With blobber successfully running now, it's now possible to upload extra files from your test runs on TBPL. Things like screen shots, minidump logs and zip files are already supported.

Getting new files uploaded is pretty straightforward. If the environment variable MOZ_UPLOAD_DIR is set in your test's environment, you can simply copy files there and they will be uploaded after the test run is complete. Links to the files are output in the log. e.g.

15:21:18     INFO -  (blobuploader) - INFO - TinderboxPrint: Uploaded 70485077-b08a-4530-8d4b-c85b0d6f9bc7.dmp to http://mozilla-releng-blobs.s3.amazonaws.com/blobs/mozilla-inbound/sha512/5778e0be8288fe8c91ab69dd9c2b4fbcc00d0ccad4d3a8bd78d3abe681af13c664bd7c57705822a5585655e96ebd999b0649d7b5049fee1bd75a410ae6ee55af

Your thanks and praise should go to our awesome intern, Mihai Tabara, who did most of the work here.

Most test jobs are already supported; if you're unsure if the job type you're interested is supported, just search for MOZ_UPLOAD_DIR in the log on tbpl. If it's not there and you need it, please file a bug!

Behind the clouds: how RelEng do Firefox builds on AWS

RelEng have been expanding our usage of Amazon's AWS over the past few months as the development pace of the B2G project increases. In October we began moving builds off of Mozilla-only infrastructure and into a hybrid model where some jobs are done in Mozilla's infra, and others are done in Amazon. Since October we've expanded into 3 amazon regions, and now have nearly 300 build machines in Amazon. Within each AWS region we've distributed our load across 3 availability zones.

That's great! But how does it work?

Behind the scenes, we've written quite a bit of code to manage our new AWS infrastructure. This code is in our cloud-tools repo (github|hg.m.o) and uses the excellent boto library extensively. The two work horses in there are aws_watch_pending and aws_stop_idle. aws_stop_idle's job is pretty easy, it goes around looking at EC2 instances that are idle and shuts them off safely. If an EC2 slave hasn't done any work in more than 10 minutes, it is shut down. aws_watch_pending is a little more involved. Its job is to notice when there are pending jobs (like your build waiting to start!) and to resume EC2 instances. We take a few factors into account when starting up instances:
  • We wait until a pending job is more than a minute old before starting anything. This allows in-house capacity to grab the job if possible, and other EC2 slaves that are online but idle also have a chance to take it.
  • Use any reserved instances first. As our AWS load stabilizes, we've been able to purchase some reserved instances to reduce our cost. Obviously, to reduce our cost, we have to use those reservations wherever possible!
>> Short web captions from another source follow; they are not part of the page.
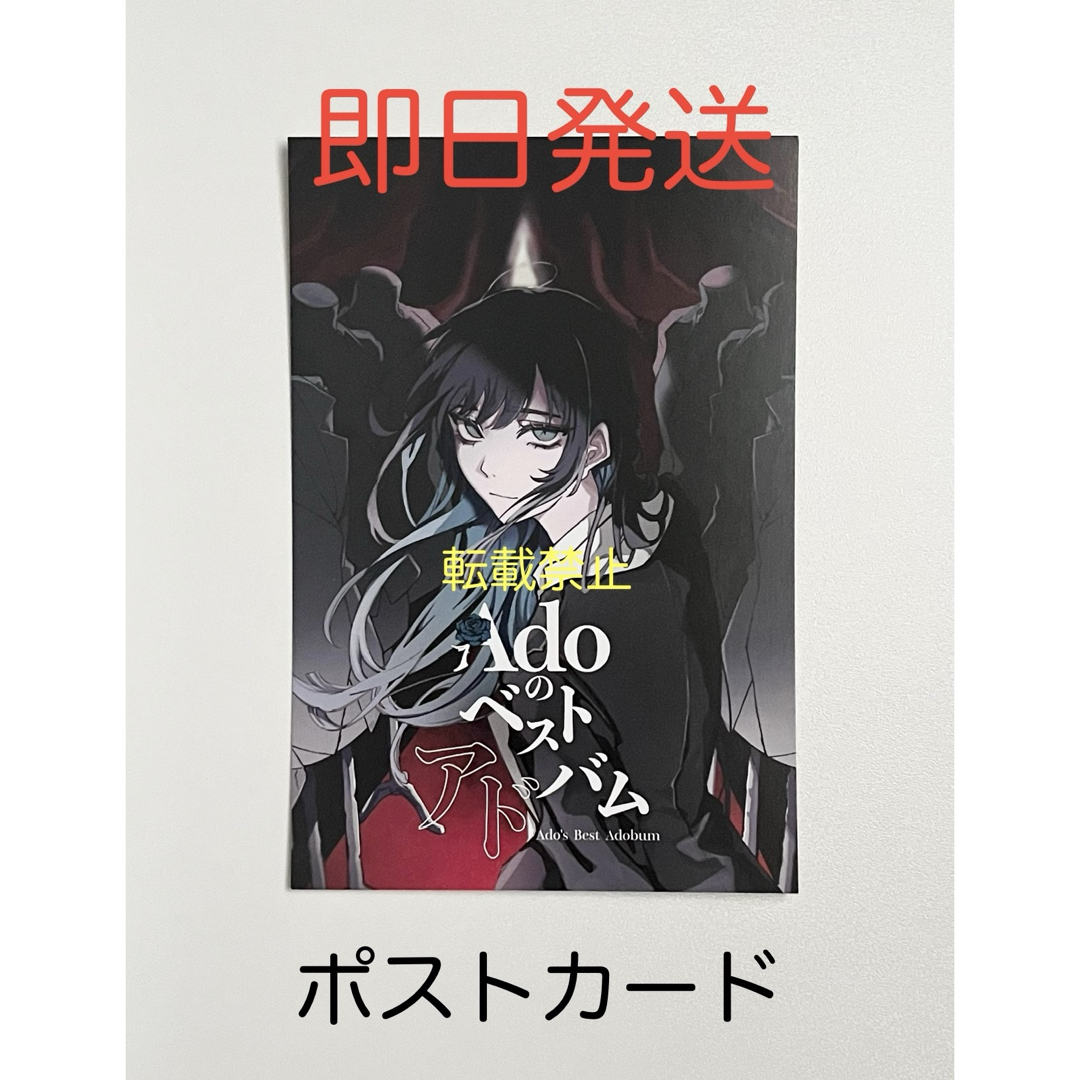 Adoのベストアドバム アド 最新 BEST アルバム 初回限定特典 Adoのベストアドバム アド 最新 BEST アルバム 初回限定特典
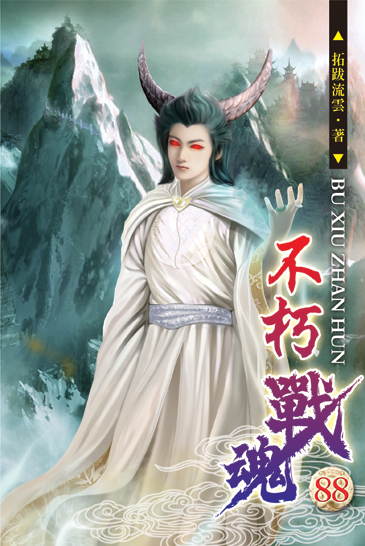 不朽戰魂88 封面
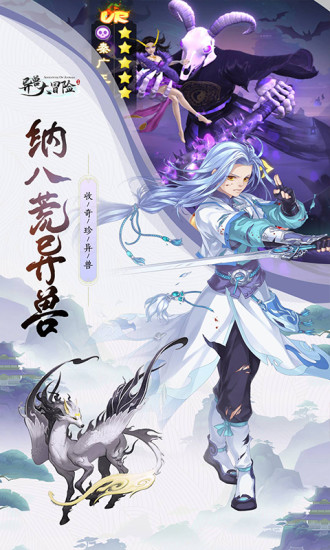 异兽大冒险应用宝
The code to do this is a bit more complicated than I'd like it to be since AWS reservations are specific to individual availability zones rather than whole regions.
  • Some regions are cheaper than others, so we prefer to start instances in the cheaper regions first.
  • Start instances that were most recently running. This should give both better depend-build time, and also helps with billing slightly. Amazon bills for complete hours. So if you start one instance twice in an hour, you're charged for a single hour. If you start two instances once in the hour, you're charged for two hours.
Overall we're really happy with Amazon's services. Having APIs for nearly everything has made development really easy.

What's next?

Seeing as how test capacity is always woefully behind, we're hoping to be able to run a large number of our linux-based unittests on EC2, particularly those that don't require an accelerated graphics context. After that? Maybe windows builds? Maybe automated regression hunting? What do you want to see?